GOAL :: Pull out every line from the line containing "Which of the" through the end of the material, both ends included, and reproduce it exactly. Keep pictures out.

DATA SHOWN ::
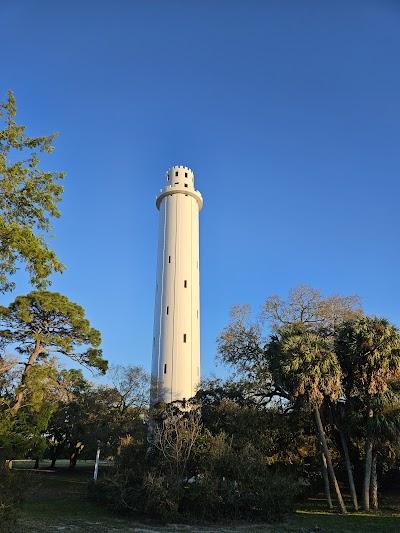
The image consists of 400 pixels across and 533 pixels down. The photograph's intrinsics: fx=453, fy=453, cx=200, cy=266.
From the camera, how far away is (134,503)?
1850cm

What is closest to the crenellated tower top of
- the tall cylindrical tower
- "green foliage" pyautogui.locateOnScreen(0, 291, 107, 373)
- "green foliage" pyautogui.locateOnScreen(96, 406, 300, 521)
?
the tall cylindrical tower

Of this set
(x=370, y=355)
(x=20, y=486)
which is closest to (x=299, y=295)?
(x=370, y=355)

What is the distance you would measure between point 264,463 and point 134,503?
Result: 18.5 feet

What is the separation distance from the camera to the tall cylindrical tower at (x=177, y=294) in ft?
123

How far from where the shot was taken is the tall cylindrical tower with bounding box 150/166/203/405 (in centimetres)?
3753

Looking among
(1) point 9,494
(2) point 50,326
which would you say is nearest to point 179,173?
(2) point 50,326

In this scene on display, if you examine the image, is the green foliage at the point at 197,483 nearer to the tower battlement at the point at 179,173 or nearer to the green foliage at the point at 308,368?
the green foliage at the point at 308,368

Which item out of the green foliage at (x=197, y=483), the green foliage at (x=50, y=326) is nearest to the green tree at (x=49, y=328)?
the green foliage at (x=50, y=326)

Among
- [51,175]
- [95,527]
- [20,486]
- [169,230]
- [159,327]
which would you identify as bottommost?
[95,527]

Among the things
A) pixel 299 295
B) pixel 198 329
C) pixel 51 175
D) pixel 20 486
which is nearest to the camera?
pixel 20 486

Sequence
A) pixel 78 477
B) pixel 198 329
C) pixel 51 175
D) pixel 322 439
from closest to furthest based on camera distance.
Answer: pixel 51 175, pixel 322 439, pixel 78 477, pixel 198 329

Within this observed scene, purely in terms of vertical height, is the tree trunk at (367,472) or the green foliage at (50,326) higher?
the green foliage at (50,326)

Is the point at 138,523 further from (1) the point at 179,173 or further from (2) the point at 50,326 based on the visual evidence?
(1) the point at 179,173

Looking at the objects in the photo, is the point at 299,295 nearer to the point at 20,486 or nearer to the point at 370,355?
the point at 370,355
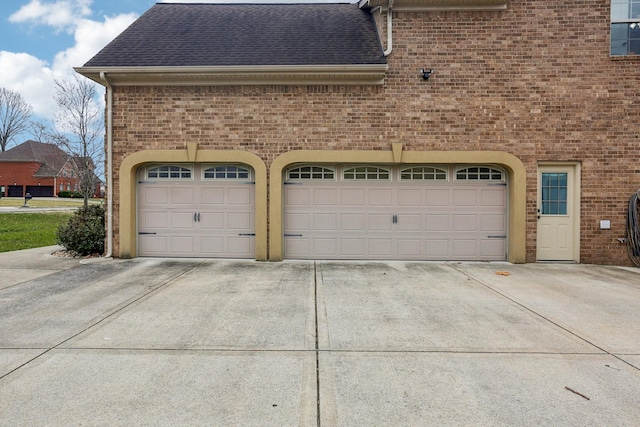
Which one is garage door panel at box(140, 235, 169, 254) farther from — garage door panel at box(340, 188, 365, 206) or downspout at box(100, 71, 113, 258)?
garage door panel at box(340, 188, 365, 206)

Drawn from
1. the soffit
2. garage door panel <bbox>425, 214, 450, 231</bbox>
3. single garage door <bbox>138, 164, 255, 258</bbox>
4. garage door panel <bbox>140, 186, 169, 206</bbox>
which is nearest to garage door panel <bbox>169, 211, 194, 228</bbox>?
single garage door <bbox>138, 164, 255, 258</bbox>

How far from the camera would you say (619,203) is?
8625 mm

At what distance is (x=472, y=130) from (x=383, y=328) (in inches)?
237

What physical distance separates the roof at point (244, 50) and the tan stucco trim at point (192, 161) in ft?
5.39

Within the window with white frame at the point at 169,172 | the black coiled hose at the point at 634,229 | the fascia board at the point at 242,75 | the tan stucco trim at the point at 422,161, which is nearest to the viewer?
the fascia board at the point at 242,75

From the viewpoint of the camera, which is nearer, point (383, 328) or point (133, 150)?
point (383, 328)

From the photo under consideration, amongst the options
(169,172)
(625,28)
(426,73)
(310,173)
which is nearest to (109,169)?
(169,172)

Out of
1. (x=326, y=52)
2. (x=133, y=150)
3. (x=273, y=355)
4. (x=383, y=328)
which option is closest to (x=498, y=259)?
(x=383, y=328)

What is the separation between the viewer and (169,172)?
919 cm

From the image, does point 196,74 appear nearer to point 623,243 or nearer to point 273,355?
point 273,355

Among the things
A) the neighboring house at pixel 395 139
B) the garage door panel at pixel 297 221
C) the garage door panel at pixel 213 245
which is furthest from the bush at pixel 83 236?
the garage door panel at pixel 297 221

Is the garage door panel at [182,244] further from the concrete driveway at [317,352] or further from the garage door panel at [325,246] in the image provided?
the garage door panel at [325,246]

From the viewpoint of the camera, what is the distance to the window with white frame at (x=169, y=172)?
30.1ft

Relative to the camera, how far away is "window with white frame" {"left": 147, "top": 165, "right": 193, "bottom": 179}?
9164 millimetres
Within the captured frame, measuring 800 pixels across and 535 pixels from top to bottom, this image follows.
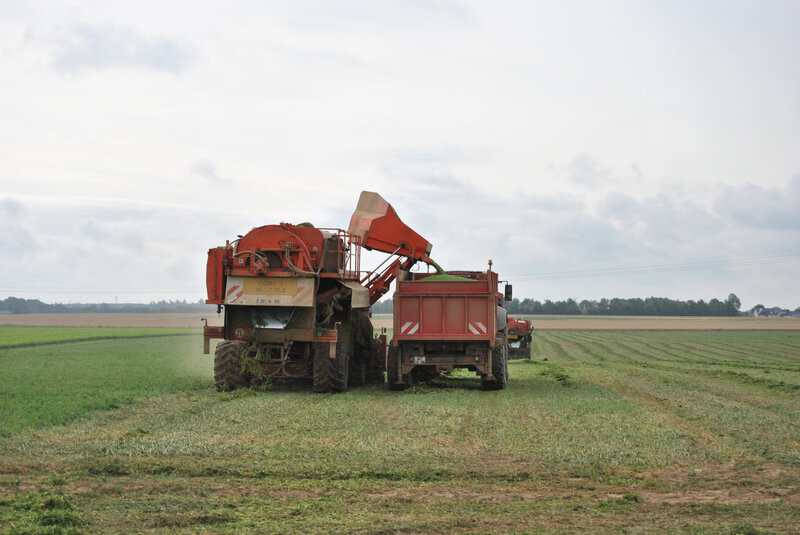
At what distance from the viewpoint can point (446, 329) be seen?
16312mm

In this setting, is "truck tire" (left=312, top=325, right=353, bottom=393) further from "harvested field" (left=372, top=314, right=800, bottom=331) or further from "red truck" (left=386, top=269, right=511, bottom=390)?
"harvested field" (left=372, top=314, right=800, bottom=331)

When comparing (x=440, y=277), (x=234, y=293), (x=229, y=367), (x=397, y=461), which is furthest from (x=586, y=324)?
(x=397, y=461)

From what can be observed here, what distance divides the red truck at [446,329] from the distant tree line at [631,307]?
103 metres

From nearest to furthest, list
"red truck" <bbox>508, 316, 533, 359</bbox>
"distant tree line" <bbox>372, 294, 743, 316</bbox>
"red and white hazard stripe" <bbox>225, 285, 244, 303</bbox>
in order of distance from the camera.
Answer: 1. "red and white hazard stripe" <bbox>225, 285, 244, 303</bbox>
2. "red truck" <bbox>508, 316, 533, 359</bbox>
3. "distant tree line" <bbox>372, 294, 743, 316</bbox>

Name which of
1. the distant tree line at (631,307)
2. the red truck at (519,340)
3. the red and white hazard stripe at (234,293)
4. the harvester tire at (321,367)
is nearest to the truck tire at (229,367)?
Answer: the red and white hazard stripe at (234,293)

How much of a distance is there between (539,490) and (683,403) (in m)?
7.74

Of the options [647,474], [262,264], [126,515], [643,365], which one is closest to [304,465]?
[126,515]

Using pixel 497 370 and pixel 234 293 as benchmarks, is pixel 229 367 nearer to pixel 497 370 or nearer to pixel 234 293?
pixel 234 293

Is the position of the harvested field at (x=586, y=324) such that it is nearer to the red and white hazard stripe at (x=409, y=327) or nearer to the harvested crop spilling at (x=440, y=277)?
the harvested crop spilling at (x=440, y=277)

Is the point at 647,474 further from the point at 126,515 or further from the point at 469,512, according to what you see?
the point at 126,515

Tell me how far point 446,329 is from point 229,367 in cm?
451

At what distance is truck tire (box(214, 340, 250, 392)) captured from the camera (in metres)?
15.7

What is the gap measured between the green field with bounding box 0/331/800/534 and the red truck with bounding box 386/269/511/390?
679 mm

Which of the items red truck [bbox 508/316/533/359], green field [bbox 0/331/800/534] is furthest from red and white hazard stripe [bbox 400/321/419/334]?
red truck [bbox 508/316/533/359]
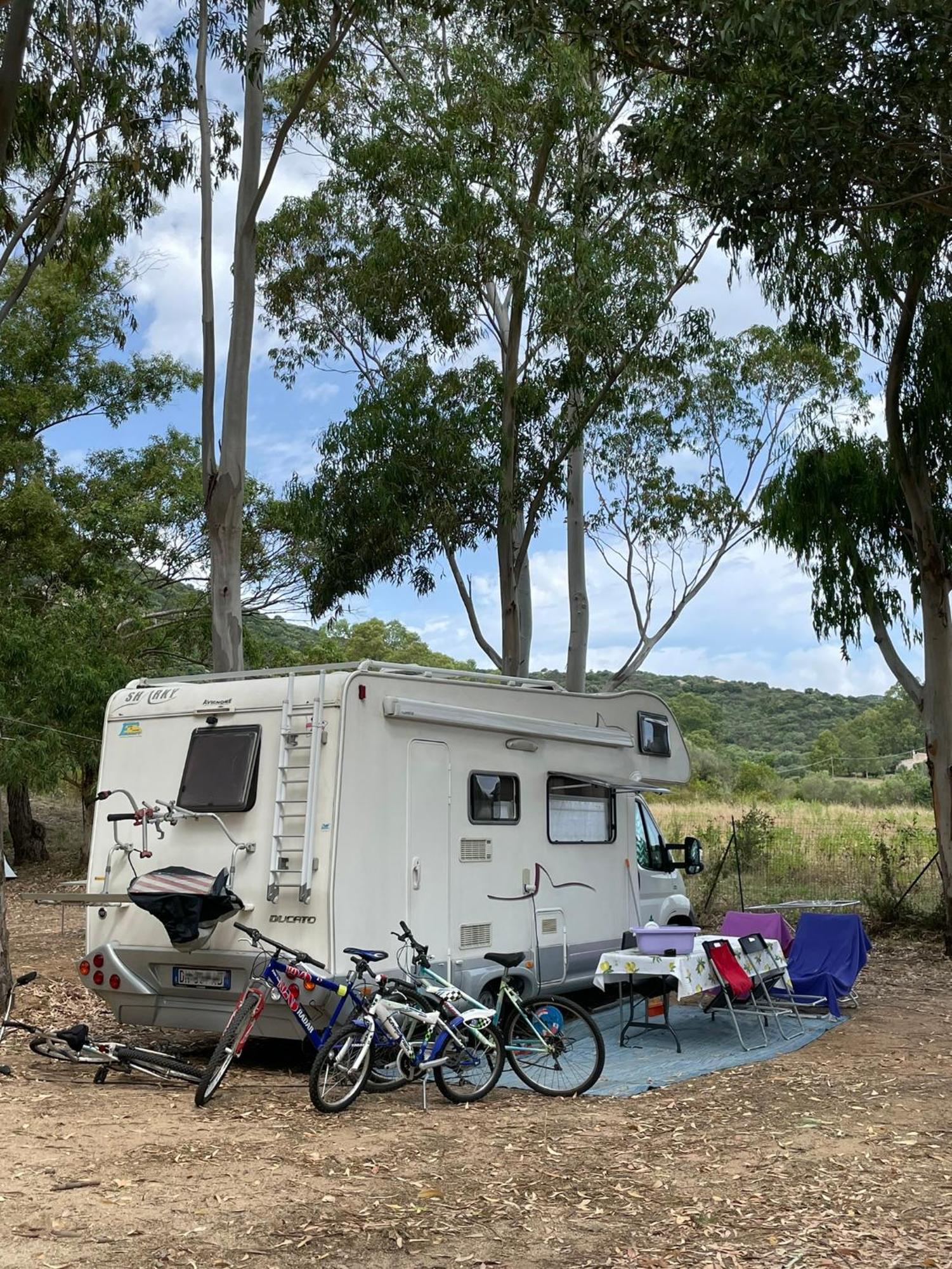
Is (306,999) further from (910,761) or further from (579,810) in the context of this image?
(910,761)

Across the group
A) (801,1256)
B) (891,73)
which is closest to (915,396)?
(891,73)

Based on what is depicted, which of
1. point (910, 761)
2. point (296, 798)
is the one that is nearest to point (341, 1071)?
point (296, 798)

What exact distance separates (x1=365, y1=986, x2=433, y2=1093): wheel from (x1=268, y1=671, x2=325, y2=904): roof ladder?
765mm

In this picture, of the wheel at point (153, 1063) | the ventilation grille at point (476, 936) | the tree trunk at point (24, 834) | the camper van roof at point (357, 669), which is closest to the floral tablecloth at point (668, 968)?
the ventilation grille at point (476, 936)

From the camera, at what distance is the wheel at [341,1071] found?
258 inches

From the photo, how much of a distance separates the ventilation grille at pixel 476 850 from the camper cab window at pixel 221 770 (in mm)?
1430

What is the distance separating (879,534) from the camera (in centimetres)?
1477

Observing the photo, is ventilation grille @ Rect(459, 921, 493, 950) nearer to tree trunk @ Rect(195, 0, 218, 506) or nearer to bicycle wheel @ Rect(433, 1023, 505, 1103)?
bicycle wheel @ Rect(433, 1023, 505, 1103)

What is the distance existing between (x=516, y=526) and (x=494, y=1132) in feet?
37.7

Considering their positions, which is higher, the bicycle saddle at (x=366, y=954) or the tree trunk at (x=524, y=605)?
the tree trunk at (x=524, y=605)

EXERCISE RESULT ::
Which of the items red truck [bbox 508/316/533/359], green field [bbox 0/331/800/534] is furthest from red and white hazard stripe [bbox 400/321/419/334]?
red truck [bbox 508/316/533/359]
Is (306,999) further from (910,761) or further from (579,810) in the context of this image?
(910,761)

Across the group
A) (801,1256)
B) (891,73)
which is closest to (915,396)?
(891,73)

Based on what is depicted, which of
1. point (910, 761)
2. point (296, 798)
is the one that is nearest to point (341, 1071)?
point (296, 798)

What exact distance separates (x1=365, y1=986, x2=433, y2=1093): wheel from (x1=268, y1=671, x2=325, y2=904): roof ladder?
765mm

In this picture, of the wheel at point (153, 1063) | the ventilation grille at point (476, 936) | the tree trunk at point (24, 834) | the camper van roof at point (357, 669), which is closest to the floral tablecloth at point (668, 968)?
the ventilation grille at point (476, 936)

From the camera, at what distance is the wheel at [341,1071] found?
258 inches

From the photo, how much of a distance separates the ventilation grille at pixel 476 850 from the camper cab window at pixel 221 770 (in mm)?
1430

What is the distance separating (879,534) from the camera (in centimetres)?
1477

Observing the photo, is ventilation grille @ Rect(459, 921, 493, 950) nearer to tree trunk @ Rect(195, 0, 218, 506) or nearer to bicycle wheel @ Rect(433, 1023, 505, 1103)?
bicycle wheel @ Rect(433, 1023, 505, 1103)

What is the distance existing between (x=516, y=526) and (x=494, y=1132) in feet?
37.7

Considering their positions, which is higher, the bicycle saddle at (x=366, y=954) or the tree trunk at (x=524, y=605)?
the tree trunk at (x=524, y=605)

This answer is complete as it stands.